19 novembre 2001 Hérésie.

Si j’étais homme célèbre

Et pas pou dans les ténèbres,

si Dante[1] foulais la ville

qui le mont Royal[2] épile,

si la technique aux roues dentée

n’avait pas Dieu broyé,

si l’enfer, comme la tortue[3] écrivit,

n’était pas en l’âme d’autrui,

dans la bouge[4] des hérétiques

je me déchirerais inique

à cause d’une terrible pensée

qui dans ma tête s’est formée :

L’enfer de Dante est une suite de vidéoclips.

 

Quand, exceptionnellement, ils font chère lie, ils adoucissent leur acrimonie et bavardent des vidéoclips comme fruit d’un art mineur pour les mineurs. Normalement, unanimes dans l’acariâtreté, solidaires dans le mépris, ils rabâchent l’infatigable ritournelle sur les vidéoclips nuls qui vident la cervelle à la lie des consommateurs. Qui sont-ils pour parler ainsi ? Ce sont  ceux qui parlent de ce qu’ils ne connaissent point, ceux qui parlent parce qu’ils sont payés pour parler, ceux qui tremblotent devant l’inconnu et se blottissent sous ce qu’ils croient connaître ; ce sont les rois des commentaires et les génies de la critique ; amers comme la gentiane et souples comme le célèbre manche à balai, ce sont les intellectuels réactionnaires. Comment leur démontrer que l’Enfer de Dante est une suite de vidéoclips ? En leur disant que tout passe par la vue et les sons ? Que le discours le plus abstrait est ramené à la parole « vulgaire » ? Que tout est haché ? Qu’on peut l’ouvrir n’importe où et après quelques vers retrouver le tout ? Qu’il ne renonce à aucun effet facile ? Qu’il ne demande pas une attention plus longue que quelques dizaines de secondes ? Si je leur disais cela, ils ne pourraient pas comprendre : quelque part, un jour, quelqu’un, je ne sais pas qui, je ne sais pas comment, leur a bloqué la pensée sur la piste de l’inertie. Je ne le dirai pas. Je suis trop sensible. Je pourrais sans doute leur dire que la grandeur de Dante est dans le nombre de vidéo-clips, dans l’acharnement au travail, dans le génie de l’observation, dans l’amour de la cité, dans l’éloignement des discours sous vide, dans la maîtrise de la parole... Cela, ils risquent de le comprendre. Mais ils le comprendraient tout de travers et ça leur servirait pour opposer, encore une fois, les écrivains géniaux aux vidéoclipistes plats et vénaux. Je ne leur dirai pas cela non plus, mais pour les emmerder, je leur montrerai un vidéoclip tiré du chant XXIX (8e cercle, 10e bouge)[5] :

 

Je vis, en vérité, et crois encore voir,

un corps aller sans tête, comme faisaient aussi

les autres qui formaient ce triste troupeau.

- - - -

• _Consigne_:
Recopiez sans rien changer le passage du texte sur l'Enfer de Dante et les vidéoclips qui va de « n’était pas en » à « suite de vidéoclips. », ces deux bornes comprises.

- - - -

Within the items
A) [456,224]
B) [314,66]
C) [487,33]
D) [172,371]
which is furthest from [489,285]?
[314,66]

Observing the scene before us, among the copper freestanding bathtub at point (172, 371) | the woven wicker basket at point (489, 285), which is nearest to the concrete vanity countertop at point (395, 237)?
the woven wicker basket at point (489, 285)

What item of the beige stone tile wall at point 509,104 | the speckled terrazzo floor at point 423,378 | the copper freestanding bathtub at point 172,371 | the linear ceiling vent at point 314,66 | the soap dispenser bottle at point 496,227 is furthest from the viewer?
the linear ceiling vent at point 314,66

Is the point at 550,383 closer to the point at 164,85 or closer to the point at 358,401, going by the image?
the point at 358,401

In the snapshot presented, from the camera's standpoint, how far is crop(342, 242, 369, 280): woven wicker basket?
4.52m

- - - -

• _Réponse à l'exercice_:
n’était pas en l’âme d’autrui,

dans la bouge[4] des hérétiques

je me déchirerais inique

à cause d’une terrible pensée

qui dans ma tête s’est formée :

L’enfer de Dante est une suite de vidéoclips.